Wind stress fields are available from reanalyses, satellite-based data sets, and in situ observations. Basin scale wind stress trends at decadal to centennial time scales have been reported for the Southern Ocean, the North Atlantic and the Tropical Pacific as detailed below. However, these results are based largely on atmospheric reanalyses, in some cases a single product, and consequently the confidence level is low to medium depending on region and time scale considered.

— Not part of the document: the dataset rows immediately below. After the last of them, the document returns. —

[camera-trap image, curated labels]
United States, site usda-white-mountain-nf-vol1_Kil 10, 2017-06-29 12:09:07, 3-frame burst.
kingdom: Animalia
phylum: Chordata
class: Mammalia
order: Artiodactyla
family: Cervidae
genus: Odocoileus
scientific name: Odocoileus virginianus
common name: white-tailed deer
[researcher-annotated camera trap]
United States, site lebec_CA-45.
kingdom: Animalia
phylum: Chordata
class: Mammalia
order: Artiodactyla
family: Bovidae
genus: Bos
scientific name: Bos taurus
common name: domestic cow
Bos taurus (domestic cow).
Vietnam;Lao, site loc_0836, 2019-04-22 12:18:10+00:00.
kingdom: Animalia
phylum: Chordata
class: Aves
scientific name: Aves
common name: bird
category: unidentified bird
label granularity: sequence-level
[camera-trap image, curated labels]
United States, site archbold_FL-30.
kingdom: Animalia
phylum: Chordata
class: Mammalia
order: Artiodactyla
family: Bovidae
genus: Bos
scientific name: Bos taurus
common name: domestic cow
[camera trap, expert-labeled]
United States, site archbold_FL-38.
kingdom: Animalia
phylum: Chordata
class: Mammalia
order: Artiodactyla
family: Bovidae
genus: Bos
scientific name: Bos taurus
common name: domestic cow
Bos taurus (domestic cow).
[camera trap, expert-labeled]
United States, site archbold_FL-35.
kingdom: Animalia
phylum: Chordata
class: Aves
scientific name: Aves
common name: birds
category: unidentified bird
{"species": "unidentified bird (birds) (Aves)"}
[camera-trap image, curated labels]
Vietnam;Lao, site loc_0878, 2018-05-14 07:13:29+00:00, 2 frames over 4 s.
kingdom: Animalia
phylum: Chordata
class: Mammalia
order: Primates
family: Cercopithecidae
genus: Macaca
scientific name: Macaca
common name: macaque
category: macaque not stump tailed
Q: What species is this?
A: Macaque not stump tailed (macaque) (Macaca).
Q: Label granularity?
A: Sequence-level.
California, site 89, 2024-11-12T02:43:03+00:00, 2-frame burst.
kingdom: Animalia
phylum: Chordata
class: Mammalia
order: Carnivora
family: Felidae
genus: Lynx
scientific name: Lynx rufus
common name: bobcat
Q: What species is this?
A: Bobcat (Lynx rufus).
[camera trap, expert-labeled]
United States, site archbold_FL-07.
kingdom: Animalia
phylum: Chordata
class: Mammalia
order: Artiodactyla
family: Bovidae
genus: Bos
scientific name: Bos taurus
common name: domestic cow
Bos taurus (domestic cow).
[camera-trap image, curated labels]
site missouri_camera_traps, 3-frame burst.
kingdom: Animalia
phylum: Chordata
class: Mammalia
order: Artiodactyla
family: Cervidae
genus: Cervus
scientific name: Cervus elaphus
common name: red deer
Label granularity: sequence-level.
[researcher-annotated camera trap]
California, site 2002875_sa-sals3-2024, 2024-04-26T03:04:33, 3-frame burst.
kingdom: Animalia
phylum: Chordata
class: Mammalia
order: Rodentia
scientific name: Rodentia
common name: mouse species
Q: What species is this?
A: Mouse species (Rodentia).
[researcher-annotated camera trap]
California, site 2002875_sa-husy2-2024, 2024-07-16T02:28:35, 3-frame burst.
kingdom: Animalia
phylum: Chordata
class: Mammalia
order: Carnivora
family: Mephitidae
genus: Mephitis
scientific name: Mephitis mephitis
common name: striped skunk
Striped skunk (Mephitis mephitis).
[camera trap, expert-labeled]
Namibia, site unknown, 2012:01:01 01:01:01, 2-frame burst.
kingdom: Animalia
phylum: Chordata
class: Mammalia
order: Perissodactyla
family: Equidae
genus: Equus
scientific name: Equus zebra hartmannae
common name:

In the Southern Ocean, the majority of reanalyses in the most comprehensive study available show an increase in the annual mean zonal wind stress (Swart and Fyfe, 2012; Figure 3.8). They find an increase in annual mean wind stress strength in four (NCEP1, NCEP2, ERAI and 20CRv2) of the six reanalyses considered (Figure 3.8). The mean of all reanalyses available at a given time (Figure 3.8, black line) also shows an upward trend from about 0.15 N m–2 in the early 1950s to 0.20 N m–2 in the early 2010s. An earlier study, covering 1979–2009, found a wind stress increase in two of four reanalyses considered (Xue et al., 2010). A positive trend of zonal wind stress from 1980 to 2000 was also reported by Yang et al. (2007) using a single reanalysis (ERA40) and found to be consistent with increases in wind speed observations made on Macquarie Island (54.5°S, 158.9°E) and by the SSM/I satellite (data from 1987 onwards). The wind stress strengthening is found by Yang et al. (2007) to have a seasonal dependence, with strongest trends in January, and has been linked by them to changes in the Southern Annular Mode (SAM, Box 2.5), which has continued to show an upward trend since AR4 (Section 2.7.8). Taken as a whole, these studies provide medium confidence that Southern Ocean wind stress has strengthened since the early 1980s. A strengthening of the related wind speed field in the Southern Ocean, consistent with the increasing trend in the SAM, has also been noted in Section 2.7.2 from satellite- based analyses and atmospheric reanalyses.
In the Tropical Pacific, a reanalysis based study found a strengthening of the trade wind associated wind stress for 1990–2009, but for the earlier period 1959–1989 there is no clear trend (Merrifield, 2011). Strengthening of the related Tropical Pacific Ocean wind speed field in recent decades is evident in reanalysis and satellite based data sets. Taken together with evidence for rates of sea level rise in the western Pacific larger than the global mean (Section 3.7.3) these studies provide medium confidence that Tropical Pacific wind stress has increased since 1990. This increase may be related to the Pacific Decadal Oscillation (Merrifield et al., 2012). At centennial time scales, attempts have been made to reconstruct the wind stress field in the Tropical Pacific by making use of the relationship between wind stress and SLP in combination with historic SLP data. Vecchi et al. (2006), using this approach, found a reduction of 7% in zonal mean wind stress across the Equatorial Pacific from the 1860s to the 1990s and related it to a possible weakening of the tropical Walker circulation. Observations discussed in Section 2.7.5 indicate that this weakening has largely been offset by a stronger Walker circulation since the 1990s.
Changes in winter season wind stress curl over the North Atlantic from 1950 to early 2000s from NCEP1 and ERA40 have leading modes that are highly correlated with the NAO and East Atlantic circulation patterns; each of these patterns demonstrates a trend towards more positive index values superimposed on pronounced decadal variability over the period from the early 1960s to the late 1990s (Sugimoto and Hanawa, 2010). Wu et al. (2012) find a poleward shift over the past century of the zero wind stress curl line by 2.5° [1.5° to 3.5°] in the North Atlantic and 3.0° [1.6° to 4.4°] in the North Pacific from 20CRv2. Confidence in these results is low as they are based on a single product, 20CRv2 (the only century time scale reanalysis), which may be affected by temporal inhomogeneity in the number of observations assimilated (Krueger et al., 2013).